As you can see above, you only have an IXSCAN stage followed by a PROJECTION_COVERED stage. No FETCH stage: meaning that no data is retrieved from disk. It’s only using the content of the index in RAM.

If this query isn’t below the second - I don’t get it!

Cheers,
Maxime.

Narendra_S_Sikarwar · October 13, 2020, 11:03am

Hi @MaBeuLux88 thanks for your guidance.
1: i am trying to use sort in 2 stage (after match before group) but its takes more time. without sort its better.
2: i am trying to use project (after match before group) also takes more time
3: i am trying to chunks the data (Example -> use “DATE” : {$gte:ISODate(“2013-01-07T00:00:00.000+0000”)} in first stage but also time taking )
I don’t know what is the issue every thing is slow on 2 stage which is group

MaBeuLux88 · October 13, 2020, 12:46pm

Can you share an explain plan? Which index are you using?
Without the covering index, you most probably have a FETCH stage in your execution plan which needs to retrieve all the documents from disk… Which is LONG it’s also putting a lot of pressure on the WT cache.

Narendra_S_Sikarwar · October 13, 2020, 7:41pm

{ 
    "stages" : [
        {
            "$cursor" : {
                "query" : {
                    "workflow_stage_current_assignee" : "gladmin", 
                    "is_workflow_processing" : false, 
                    "is_error" : true, 
                    "is_delegated" : false, 
                    "is_escalated" : false
                }, 
                "fields" : {
                    "Masterid" : NumberInt(1), 
                    "SYSTEMID" : NumberInt(1), 
                    "control_monitorkey" : NumberInt(1), 
                    "status" : NumberInt(1), 
                    "_id" : NumberInt(0)
++++++++
■ Exercise prompt ■
Can you echo the MongoDB forum excerpt above in full, word for word?

■ Data records ■
++++++++
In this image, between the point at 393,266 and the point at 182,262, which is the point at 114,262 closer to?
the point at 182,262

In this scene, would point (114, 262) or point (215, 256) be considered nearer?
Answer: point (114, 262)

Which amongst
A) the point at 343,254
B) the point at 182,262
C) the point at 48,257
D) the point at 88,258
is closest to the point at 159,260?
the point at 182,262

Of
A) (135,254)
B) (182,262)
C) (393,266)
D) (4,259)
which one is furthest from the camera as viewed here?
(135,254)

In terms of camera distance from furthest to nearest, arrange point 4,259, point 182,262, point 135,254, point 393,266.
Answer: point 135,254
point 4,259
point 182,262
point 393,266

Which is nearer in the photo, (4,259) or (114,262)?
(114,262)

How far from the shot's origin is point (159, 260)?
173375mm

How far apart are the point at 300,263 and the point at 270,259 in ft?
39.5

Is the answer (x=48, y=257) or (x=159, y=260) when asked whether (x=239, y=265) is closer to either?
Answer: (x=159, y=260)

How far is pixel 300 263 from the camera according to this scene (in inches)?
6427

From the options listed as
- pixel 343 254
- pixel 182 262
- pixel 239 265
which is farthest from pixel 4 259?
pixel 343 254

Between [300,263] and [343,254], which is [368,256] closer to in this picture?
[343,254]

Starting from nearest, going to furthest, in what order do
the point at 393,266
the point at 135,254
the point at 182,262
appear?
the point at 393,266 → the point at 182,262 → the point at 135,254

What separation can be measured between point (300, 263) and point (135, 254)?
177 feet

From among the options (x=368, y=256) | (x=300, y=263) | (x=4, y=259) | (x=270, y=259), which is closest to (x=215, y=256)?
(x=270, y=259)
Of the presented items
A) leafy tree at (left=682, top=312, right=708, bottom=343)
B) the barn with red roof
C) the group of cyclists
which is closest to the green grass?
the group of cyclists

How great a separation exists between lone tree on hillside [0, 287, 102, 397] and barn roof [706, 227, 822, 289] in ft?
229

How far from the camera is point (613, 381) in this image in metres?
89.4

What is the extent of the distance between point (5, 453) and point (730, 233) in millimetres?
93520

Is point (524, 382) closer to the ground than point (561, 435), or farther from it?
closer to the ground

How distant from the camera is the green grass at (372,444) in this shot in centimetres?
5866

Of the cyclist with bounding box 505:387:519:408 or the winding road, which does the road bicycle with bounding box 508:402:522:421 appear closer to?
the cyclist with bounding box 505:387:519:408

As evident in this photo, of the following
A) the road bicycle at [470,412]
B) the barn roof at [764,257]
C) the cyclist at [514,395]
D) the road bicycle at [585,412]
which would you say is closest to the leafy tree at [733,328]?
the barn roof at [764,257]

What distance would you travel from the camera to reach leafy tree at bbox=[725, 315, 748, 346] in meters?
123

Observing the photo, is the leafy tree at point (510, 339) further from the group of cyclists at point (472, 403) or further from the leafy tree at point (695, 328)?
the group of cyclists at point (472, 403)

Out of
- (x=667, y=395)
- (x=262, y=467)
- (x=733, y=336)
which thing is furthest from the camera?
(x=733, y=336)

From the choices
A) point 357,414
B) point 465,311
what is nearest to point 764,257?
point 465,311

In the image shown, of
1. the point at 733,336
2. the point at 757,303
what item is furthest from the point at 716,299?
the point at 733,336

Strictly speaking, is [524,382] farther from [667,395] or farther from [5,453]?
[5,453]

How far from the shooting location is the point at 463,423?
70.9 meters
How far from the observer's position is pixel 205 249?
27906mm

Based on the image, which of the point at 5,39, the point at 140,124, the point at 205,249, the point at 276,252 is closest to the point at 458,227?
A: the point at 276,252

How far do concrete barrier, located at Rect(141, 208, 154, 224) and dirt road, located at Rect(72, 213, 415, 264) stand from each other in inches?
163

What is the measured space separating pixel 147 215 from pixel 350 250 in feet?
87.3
++++++++
■ Correct answer ■
As you can see above, you only have an IXSCAN stage followed by a PROJECTION_COVERED stage. No FETCH stage: meaning that no data is retrieved from disk. It’s only using the content of the index in RAM.

If this query isn’t below the second - I don’t get it!

Cheers,
Maxime.

Narendra_S_Sikarwar · October 13, 2020, 11:03am

Hi @MaBeuLux88 thanks for your guidance.
1: i am trying to use sort in 2 stage (after match before group) but its takes more time. without sort its better.
2: i am trying to use project (after match before group) also takes more time
3: i am trying to chunks the data (Example -> use “DATE” : {$gte:ISODate(“2013-01-07T00:00:00.000+0000”)} in first stage but also time taking )
I don’t know what is the issue every thing is slow on 2 stage which is group

MaBeuLux88 · October 13, 2020, 12:46pm

Can you share an explain plan? Which index are you using?
Without the covering index, you most probably have a FETCH stage in your execution plan which needs to retrieve all the documents from disk… Which is LONG it’s also putting a lot of pressure on the WT cache.

Narendra_S_Sikarwar · October 13, 2020, 7:41pm

{ 
    "stages" : [
        {
            "$cursor" : {
                "query" : {
                    "workflow_stage_current_assignee" : "gladmin", 
                    "is_workflow_processing" : false, 
                    "is_error" : true, 
                    "is_delegated" : false, 
                    "is_escalated" : false
                }, 
                "fields" : {
                    "Masterid" : NumberInt(1), 
                    "SYSTEMID" : NumberInt(1), 
                    "control_monitorkey" : NumberInt(1), 
                    "status" : NumberInt(1), 
                    "_id" : NumberInt(0)